Work to be completed ->
Every record that follows must be given again exactly.

Data for review ->

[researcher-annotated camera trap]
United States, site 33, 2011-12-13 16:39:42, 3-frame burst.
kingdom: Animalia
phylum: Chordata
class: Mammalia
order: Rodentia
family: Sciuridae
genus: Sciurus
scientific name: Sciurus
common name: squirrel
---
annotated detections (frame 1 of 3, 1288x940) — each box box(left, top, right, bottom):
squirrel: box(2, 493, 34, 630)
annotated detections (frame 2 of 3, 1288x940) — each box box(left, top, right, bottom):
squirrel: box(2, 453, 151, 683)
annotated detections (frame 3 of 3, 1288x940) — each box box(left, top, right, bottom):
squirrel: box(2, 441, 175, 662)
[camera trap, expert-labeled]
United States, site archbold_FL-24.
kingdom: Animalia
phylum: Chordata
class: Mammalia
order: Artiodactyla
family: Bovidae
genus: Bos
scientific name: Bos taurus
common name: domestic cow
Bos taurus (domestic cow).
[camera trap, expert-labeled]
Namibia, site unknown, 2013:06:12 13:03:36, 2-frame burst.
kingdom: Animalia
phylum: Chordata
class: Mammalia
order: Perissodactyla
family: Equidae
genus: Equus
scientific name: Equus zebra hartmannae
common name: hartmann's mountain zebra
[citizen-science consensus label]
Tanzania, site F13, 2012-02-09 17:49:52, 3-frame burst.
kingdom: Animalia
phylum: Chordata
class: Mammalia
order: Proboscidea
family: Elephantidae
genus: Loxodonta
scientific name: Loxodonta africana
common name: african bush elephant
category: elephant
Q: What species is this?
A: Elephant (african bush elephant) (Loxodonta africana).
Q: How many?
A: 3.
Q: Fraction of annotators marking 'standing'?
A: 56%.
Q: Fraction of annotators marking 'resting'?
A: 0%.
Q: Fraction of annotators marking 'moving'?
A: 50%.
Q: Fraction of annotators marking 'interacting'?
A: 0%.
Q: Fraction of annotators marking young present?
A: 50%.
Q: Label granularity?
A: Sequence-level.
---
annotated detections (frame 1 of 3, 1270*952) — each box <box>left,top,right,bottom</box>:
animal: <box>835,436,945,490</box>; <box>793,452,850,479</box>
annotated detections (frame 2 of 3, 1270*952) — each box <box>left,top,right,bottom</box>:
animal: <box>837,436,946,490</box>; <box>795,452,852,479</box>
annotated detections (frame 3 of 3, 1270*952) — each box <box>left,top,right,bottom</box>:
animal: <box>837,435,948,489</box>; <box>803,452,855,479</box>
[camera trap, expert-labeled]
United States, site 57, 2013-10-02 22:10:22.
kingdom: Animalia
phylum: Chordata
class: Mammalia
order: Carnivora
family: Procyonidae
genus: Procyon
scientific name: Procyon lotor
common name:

Problem solution ->
[researcher-annotated camera trap]
United States, site 33, 2011-12-13 16:39:42, 3-frame burst.
kingdom: Animalia
phylum: Chordata
class: Mammalia
order: Rodentia
family: Sciuridae
genus: Sciurus
scientific name: Sciurus
common name: squirrel
---
annotated detections (frame 1 of 3, 1288x940) — each box box(left, top, right, bottom):
squirrel: box(2, 493, 34, 630)
annotated detections (frame 2 of 3, 1288x940) — each box box(left, top, right, bottom):
squirrel: box(2, 453, 151, 683)
annotated detections (frame 3 of 3, 1288x940) — each box box(left, top, right, bottom):
squirrel: box(2, 441, 175, 662)
[camera trap, expert-labeled]
United States, site archbold_FL-24.
kingdom: Animalia
phylum: Chordata
class: Mammalia
order: Artiodactyla
family: Bovidae
genus: Bos
scientific name: Bos taurus
common name: domestic cow
Bos taurus (domestic cow).
[camera trap, expert-labeled]
Namibia, site unknown, 2013:06:12 13:03:36, 2-frame burst.
kingdom: Animalia
phylum: Chordata
class: Mammalia
order: Perissodactyla
family: Equidae
genus: Equus
scientific name: Equus zebra hartmannae
common name: hartmann's mountain zebra
[citizen-science consensus label]
Tanzania, site F13, 2012-02-09 17:49:52, 3-frame burst.
kingdom: Animalia
phylum: Chordata
class: Mammalia
order: Proboscidea
family: Elephantidae
genus: Loxodonta
scientific name: Loxodonta africana
common name: african bush elephant
category: elephant
Q: What species is this?
A: Elephant (african bush elephant) (Loxodonta africana).
Q: How many?
A: 3.
Q: Fraction of annotators marking 'standing'?
A: 56%.
Q: Fraction of annotators marking 'resting'?
A: 0%.
Q: Fraction of annotators marking 'moving'?
A: 50%.
Q: Fraction of annotators marking 'interacting'?
A: 0%.
Q: Fraction of annotators marking young present?
A: 50%.
Q: Label granularity?
A: Sequence-level.
---
annotated detections (frame 1 of 3, 1270*952) — each box <box>left,top,right,bottom</box>:
animal: <box>835,436,945,490</box>; <box>793,452,850,479</box>
annotated detections (frame 2 of 3, 1270*952) — each box <box>left,top,right,bottom</box>:
animal: <box>837,436,946,490</box>; <box>795,452,852,479</box>
annotated detections (frame 3 of 3, 1270*952) — each box <box>left,top,right,bottom</box>:
animal: <box>837,435,948,489</box>; <box>803,452,855,479</box>
[camera trap, expert-labeled]
United States, site 57, 2013-10-02 22:10:22.
kingdom: Animalia
phylum: Chordata
class: Mammalia
order: Carnivora
family: Procyonidae
genus: Procyon
scientific name: Procyon lotor
common name:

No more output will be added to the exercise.